Des mots sur l'horreur
"Je viens de retrouver ces mots écrits au lendemain du 14 juillet 2016... J'ignorais alors qu'ils seraient de nouveau aussi actuels à l'approche de Noël.
Si je décide de les offrir aujourd'hui à tous ceux qui voudront bien les lire, c'est parce que je continue quoi qu'il advienne à croire que la lumière de la vie reste la plus forte et parce que plus que jamais, le monde a besoin de la lumière que chacun d'entre nous peut lui apporter à sa façon..."
Mes mots poursuivront leur route vers la vie.
Ils s'en iront vers l'espoir.
Ils continueront leur chemin vers l'amour.
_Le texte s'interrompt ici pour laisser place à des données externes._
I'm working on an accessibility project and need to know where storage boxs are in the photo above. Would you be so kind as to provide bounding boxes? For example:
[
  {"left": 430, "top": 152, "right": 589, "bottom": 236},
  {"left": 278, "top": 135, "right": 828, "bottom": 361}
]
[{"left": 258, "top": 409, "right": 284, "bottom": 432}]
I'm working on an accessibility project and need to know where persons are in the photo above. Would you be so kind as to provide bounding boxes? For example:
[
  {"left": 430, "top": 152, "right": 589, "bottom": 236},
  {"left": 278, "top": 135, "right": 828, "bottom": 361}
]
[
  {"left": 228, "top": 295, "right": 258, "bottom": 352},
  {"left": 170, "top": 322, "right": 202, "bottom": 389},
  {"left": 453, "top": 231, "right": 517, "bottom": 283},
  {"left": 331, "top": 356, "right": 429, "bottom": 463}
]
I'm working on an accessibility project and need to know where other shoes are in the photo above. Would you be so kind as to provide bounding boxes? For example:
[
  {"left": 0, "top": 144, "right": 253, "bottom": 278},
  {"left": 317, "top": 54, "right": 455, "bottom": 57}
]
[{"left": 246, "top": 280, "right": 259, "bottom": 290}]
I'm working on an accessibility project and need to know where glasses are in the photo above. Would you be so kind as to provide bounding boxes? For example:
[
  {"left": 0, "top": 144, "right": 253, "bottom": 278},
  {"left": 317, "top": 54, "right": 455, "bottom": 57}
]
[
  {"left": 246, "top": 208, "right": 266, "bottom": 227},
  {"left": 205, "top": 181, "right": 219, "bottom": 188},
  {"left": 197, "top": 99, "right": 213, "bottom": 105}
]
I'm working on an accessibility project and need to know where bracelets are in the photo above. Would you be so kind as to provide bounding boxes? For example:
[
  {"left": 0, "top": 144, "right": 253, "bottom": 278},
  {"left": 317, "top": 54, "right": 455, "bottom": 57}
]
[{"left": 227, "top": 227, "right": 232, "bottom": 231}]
Mes mots s'élèveront vers le ciel comme une prière.
Comme une supplique.
Ils formeront dans l'azur qui les accueille un arc en ciel.
Pour que mes mots restent à jamais des mots de
VIE.
Des mots sur l’horreur




Aujourd'hui, je veux déposer des mots sur l'horreur. Parce que je n'ai rien d'autre à offrir. Parce que les mots sont la seule chose qui me vient. La seule issue possible. Parce qu'ils sont ce qui me constitue. Ils sont le carburant qui me permet d'avancer. Aujourd'hui, je veux les déposer sur la mort des innocents, enfants ou adultes. Tout comme j'ai d'autres fois déposé des roses sur des cercueils. Pour une dernière offrande.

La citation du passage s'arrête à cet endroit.